• Set task
Write out the passage of the feature workflow document below, starting at "### 1b. UX Design" and ending at "from Requirements artifact.".

• Reading text

───

---
name: workflow-feature
description: "Use for new projects, features, or major refactoring. Phases: Planning (Req→UX→Test Spec→Dev Plan) → Implementation → QA → Lessons Learned. Auto-retry on failure, unattended."
---

# Feature Workflow

Use for new projects, new/fundamentally modified features, major refactoring.

Four phases, MANDATORY and SEQUENTIAL. Never skip, merge, reorder, or run phases in parallel. Within a phase, tasks and sub-phases MAY be combined or parallelized as appropriate.

## Before You Start

Search project and global memories for relevant context before planning or dispatching agents:
1. `search_memories(query="<topic>", project="<repo>")` — discover what past sessions learned about this area
2. `get_memories(memory_id="<id>")` — read full details of relevant memories found in step 1

These are MCP tools on the MemCan server. Use them if available. Skip silently if not.

## Unattended Operation

This workflow runs without user interaction unless a decision is required. Do NOT pause for confirmation between phases. Accumulate reports and present a single **Final Report** when all phases complete or the workflow cannot proceed.

## Phase 1: Planning

Four sequential sub-phases. Each produces an artifact consumed by the next. Sub-phases may be combined into fewer agent invocations when scope is small, but the concerns must still be addressed in order.

### 1a. Requirements → `ux-designer-diziet`

Personas, domain knowledge, functional/non-functional requirements, user stories, data needs & processing rules. Validate requirements against each persona.

**Artifact**: Requirements document — structured list with acceptance criteria.

### 1b. UX Design → `ux-designer-diziet`

User journeys, interaction patterns, UI mocks/wireframes, accessibility, DX planning. Derived from Requirements artifact.

───

• Information supplied

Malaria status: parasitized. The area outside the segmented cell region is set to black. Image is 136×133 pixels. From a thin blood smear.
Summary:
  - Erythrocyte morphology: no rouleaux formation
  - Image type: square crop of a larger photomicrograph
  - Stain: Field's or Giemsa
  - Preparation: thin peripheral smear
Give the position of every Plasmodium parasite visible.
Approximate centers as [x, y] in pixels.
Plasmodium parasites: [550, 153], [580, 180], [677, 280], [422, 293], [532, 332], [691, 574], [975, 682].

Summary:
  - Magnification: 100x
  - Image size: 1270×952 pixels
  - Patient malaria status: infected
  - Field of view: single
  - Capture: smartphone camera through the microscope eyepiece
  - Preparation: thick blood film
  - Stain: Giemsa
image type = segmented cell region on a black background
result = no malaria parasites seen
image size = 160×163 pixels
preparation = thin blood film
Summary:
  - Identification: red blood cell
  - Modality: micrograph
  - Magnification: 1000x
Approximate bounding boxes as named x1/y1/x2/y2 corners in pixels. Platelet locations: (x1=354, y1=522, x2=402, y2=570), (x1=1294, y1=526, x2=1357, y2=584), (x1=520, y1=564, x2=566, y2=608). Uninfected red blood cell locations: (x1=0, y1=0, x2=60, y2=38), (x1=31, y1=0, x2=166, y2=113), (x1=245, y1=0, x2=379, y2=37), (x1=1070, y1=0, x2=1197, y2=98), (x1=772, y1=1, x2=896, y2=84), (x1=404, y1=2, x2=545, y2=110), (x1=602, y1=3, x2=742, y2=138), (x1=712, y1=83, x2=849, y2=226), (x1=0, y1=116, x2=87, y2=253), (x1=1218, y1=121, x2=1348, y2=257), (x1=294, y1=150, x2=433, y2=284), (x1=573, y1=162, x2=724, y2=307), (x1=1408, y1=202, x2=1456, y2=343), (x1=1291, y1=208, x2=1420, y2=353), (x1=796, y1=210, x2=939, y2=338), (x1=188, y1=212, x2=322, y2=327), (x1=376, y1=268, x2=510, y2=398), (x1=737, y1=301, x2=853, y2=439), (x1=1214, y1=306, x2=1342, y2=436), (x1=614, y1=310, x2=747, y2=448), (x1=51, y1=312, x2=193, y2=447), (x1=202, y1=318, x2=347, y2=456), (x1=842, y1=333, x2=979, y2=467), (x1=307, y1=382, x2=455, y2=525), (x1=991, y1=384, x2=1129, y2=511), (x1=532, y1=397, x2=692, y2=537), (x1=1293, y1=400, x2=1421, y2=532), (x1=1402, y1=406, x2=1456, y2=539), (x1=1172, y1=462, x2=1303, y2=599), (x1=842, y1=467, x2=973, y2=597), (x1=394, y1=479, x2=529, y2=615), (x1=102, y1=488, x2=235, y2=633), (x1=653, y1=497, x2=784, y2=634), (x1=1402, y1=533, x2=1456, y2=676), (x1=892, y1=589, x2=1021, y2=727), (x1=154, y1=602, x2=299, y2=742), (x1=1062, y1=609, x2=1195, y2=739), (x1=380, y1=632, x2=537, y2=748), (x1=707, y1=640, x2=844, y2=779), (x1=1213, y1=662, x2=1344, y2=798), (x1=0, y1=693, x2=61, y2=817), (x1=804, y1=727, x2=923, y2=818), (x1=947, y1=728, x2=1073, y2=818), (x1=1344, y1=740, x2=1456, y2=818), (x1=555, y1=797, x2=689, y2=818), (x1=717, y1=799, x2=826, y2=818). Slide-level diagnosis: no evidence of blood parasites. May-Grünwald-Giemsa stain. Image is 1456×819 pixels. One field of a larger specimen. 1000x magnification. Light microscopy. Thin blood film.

───

• Result of the task
### 1b. UX Design → `ux-designer-diziet`

User journeys, interaction patterns, UI mocks/wireframes, accessibility, DX planning. Derived from Requirements artifact.